Bloomsbury Pie: The Making of the Bloomsbury Boom
by Regina MarlerCelebrated and maligned with equal vigor, the Bloomsbury Group is the best-documented artistic coterie in twentieth-century literature. The novelists Virgonia Woolf and E.M. Forster, the artists Roger Fry, Duncan Grant, and Vanessa Bell, and the economist John Maynard Keynes were among this charmed circle that emerged in London before the First World War and came to exercise a complex, lingering influence on English art and letters. Theirs was a world of great talent--even genius--sexual intrigue, and gossip; they cultivated an atmosphere in which it was possible to say anything, do anything. Their peak of influence in the 1920s was followed by forty years of sustained sidelong derogation, and occasional frontal attack, from such famously hostile critics as D.H. Larence and Wyndham Lewis, until, in the 1960s, the idea of Bloomsbury exploded in the public imagination, transforming the Group into an almost mass-market attraction.Not in their darkest nightmares could Bloomsbury's contemporary detractors have imagined that Charleston Farmhouse, where Vanessa Bell and Duncan Grant once lived and painted, would eventually attract some 15,000 visitors each year, or that a high-profile film, Carrington, would be based on Lytton Strachey's largely platonic love affair with an obscure artist on the fringes of the hallowed Group.
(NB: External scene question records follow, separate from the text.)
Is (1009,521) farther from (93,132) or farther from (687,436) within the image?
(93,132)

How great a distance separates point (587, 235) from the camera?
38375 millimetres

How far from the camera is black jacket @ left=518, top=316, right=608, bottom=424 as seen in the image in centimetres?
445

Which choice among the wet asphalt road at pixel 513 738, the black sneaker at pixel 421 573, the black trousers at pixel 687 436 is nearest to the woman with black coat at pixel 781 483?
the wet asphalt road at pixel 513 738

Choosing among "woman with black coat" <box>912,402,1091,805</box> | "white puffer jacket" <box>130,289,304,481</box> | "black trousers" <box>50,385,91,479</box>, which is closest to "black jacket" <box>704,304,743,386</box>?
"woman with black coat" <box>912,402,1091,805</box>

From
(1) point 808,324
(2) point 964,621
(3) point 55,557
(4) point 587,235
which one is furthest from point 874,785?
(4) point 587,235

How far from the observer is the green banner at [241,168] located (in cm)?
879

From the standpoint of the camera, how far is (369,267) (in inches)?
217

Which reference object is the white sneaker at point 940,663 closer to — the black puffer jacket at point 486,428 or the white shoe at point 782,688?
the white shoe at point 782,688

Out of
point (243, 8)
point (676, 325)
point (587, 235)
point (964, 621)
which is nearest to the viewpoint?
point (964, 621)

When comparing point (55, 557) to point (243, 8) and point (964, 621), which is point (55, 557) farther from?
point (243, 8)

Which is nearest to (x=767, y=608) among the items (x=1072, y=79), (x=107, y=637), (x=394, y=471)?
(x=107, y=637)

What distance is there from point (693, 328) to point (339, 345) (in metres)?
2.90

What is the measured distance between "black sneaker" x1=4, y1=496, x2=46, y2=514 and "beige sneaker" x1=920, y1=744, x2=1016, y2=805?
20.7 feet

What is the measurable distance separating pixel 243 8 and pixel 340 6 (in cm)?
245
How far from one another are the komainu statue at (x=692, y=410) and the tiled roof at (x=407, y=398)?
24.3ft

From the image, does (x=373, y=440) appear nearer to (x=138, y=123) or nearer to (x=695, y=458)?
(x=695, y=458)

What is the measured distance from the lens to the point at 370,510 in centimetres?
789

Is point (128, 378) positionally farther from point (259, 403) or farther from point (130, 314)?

Bloomsbury Pie examines the persistent allure of Bloomsbury--a fascination driven by nostalgia, adoration, and antipathy--and tracks the resurgence of interest in the Group, from a handful of biographies in the 1960s through the feminist discovery of Virginia Woolf in the 1970s and the enshrinement of the Bloomsberries as cultural icons in the 1980s and 1990s. Drawing on a wealth of material generated by this revival, Regina Marler chronicles the story of the Bloomsbury boom--its scholars, collectors, and fanatics and explores the industry it has spawned among writers, publishers, and art dealers. In the proces she creates an impressive social history of a tenacious and unwieldy cultural phenomenon.